Chronischer Juckreiz muss individuell behandelt werden
Die neue Leitlinie gibt ausführliche Therapieempfehlungen und betont die Notwendigkeit, die subjektive Belastung der Patientinnen und Patienten für Diagnose und Behandlung zu erheben und zu berücksichtigen. Betroffenen wird zum Beispiel empfohlen, ein Symptomtagebuch zu führen. Das gibt es mittlerweile auch in App-Form. Anhand der so gesammelten Informationen können Ärzte den Verlauf besser beurteilen und entsprechende Therapieentscheidungen treffen.
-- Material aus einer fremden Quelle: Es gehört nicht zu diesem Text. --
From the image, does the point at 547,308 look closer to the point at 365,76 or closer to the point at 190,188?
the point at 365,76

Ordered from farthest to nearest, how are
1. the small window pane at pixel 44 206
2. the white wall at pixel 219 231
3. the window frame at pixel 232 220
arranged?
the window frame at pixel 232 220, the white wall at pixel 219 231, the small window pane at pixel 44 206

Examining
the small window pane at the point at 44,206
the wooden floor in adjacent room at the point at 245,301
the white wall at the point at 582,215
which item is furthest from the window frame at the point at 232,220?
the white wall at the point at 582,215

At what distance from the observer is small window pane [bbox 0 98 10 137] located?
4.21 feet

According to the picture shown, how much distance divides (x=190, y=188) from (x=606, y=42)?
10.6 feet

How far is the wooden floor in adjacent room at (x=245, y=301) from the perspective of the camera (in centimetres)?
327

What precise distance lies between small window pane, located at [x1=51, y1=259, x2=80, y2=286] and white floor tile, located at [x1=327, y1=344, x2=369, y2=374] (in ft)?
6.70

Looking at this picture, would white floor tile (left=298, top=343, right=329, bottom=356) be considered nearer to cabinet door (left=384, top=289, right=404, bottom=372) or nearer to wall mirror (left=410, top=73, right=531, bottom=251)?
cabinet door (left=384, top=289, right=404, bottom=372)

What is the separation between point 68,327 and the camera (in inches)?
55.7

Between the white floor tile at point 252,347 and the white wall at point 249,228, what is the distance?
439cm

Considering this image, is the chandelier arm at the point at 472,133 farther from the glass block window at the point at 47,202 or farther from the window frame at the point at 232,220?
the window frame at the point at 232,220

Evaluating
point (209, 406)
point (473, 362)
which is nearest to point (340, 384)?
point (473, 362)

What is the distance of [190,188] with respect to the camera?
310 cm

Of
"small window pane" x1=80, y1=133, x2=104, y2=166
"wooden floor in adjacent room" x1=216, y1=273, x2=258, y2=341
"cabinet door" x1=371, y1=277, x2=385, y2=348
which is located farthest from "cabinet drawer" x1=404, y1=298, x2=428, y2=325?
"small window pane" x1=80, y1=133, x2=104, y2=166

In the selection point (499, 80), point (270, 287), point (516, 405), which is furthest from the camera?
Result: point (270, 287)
„Es gibt keine allgemeingültige, einheitliche Therapie von chronischem Pruritus, da es eine hohe Diversität der möglichen zugrundeliegenden Ursachen und der unterschiedlichen Patientenkollektive gibt“, sagt Dermatologin Ständer. „Es sollten also individuelle Therapiepläne erstellt werden.“ In der Leitlinie geben die Tabellen 12-19 einen Überblick über evidenzbasierte, symptomatische Therapieempfehlungen, die aus Phototherapie, topischen und systemischen Medikamenten bestehen.
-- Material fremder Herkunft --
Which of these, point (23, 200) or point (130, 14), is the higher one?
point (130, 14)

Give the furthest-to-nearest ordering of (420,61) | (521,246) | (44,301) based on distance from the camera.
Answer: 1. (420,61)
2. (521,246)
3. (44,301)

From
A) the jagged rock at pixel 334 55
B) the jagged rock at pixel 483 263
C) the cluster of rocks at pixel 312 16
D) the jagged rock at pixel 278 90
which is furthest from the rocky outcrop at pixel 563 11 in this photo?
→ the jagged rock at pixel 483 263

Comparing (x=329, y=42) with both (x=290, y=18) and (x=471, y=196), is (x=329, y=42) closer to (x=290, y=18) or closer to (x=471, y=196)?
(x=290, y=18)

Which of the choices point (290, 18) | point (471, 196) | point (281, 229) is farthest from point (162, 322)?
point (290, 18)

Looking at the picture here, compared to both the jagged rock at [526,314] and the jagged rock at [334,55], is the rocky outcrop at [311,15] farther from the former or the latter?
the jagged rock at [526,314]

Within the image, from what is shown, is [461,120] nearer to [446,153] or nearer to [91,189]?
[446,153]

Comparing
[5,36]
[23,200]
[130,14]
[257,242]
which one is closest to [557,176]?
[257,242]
Für die Behandlung der Prurigo nodularis, einer Hauterkrankung, die durch juckende Hautknötchen vor allem an den Extremitäten gekennzeichnet ist, kommt die Expertengruppe zu einigen neuen Empfehlungen. Als Grundlage dienten Fallberichte. Als systemisches Immunsuppressivum kann Cyclosporin A zur Therapie bei chronisch nodulärer Prurigo empfohlen werden und Methotrexat sowie Azathioprin können als Therapie erwogen werden. Thalidomid/ Lenalidomid wird nicht empfohlen. Das Biologikum Dupilumab kann zur Therapie bei chronisch nodulärer Prurigo (derzeit noch off-label) ebenfalls erwogen werden.
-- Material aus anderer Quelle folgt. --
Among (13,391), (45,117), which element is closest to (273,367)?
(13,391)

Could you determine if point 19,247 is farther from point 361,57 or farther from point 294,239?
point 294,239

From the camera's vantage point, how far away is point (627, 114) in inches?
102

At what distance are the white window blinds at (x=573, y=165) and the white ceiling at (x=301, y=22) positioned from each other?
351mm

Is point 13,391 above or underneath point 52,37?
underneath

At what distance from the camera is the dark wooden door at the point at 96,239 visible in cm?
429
Fast jeder sechste Erwachsene betroffen
Unter anhaltendem Juckreiz bei verschiedenen zugrundeliegenden Erkrankungen leiden in Deutschland etwa 13 bis 17 Prozent der erwachsenen Bevölkerung. Nur die Hälfte von ihnen erhält eine kontinuierliche ärztliche Betreuung und nur sieben Prozent eine Therapie.
„Die Umsetzung der Empfehlungen wird bei den Patientinnen und Patienten zu einer Verbesserung der Lebensqualität führen“, ist Professor Silke Hofmann von der DDG überzeugt. „Vor allem der fachübergreifende Ansatz und die Mitarbeit von Expertinnen und Experten aus anderen Fachgesellschaften werden helfen, diese wichtigen Inhalte weit zu verbreiten.“
An der S2k-Leitlinie waren insgesamt 17 Fachgesellschaften und Organisationen sowie Patientenvertreter beteiligt. Die Leitlinie richtet sich praktisch an sämtliche internistische Disziplinen, einschließlich Hausärzte, Gynäkologen und Kinderärzte.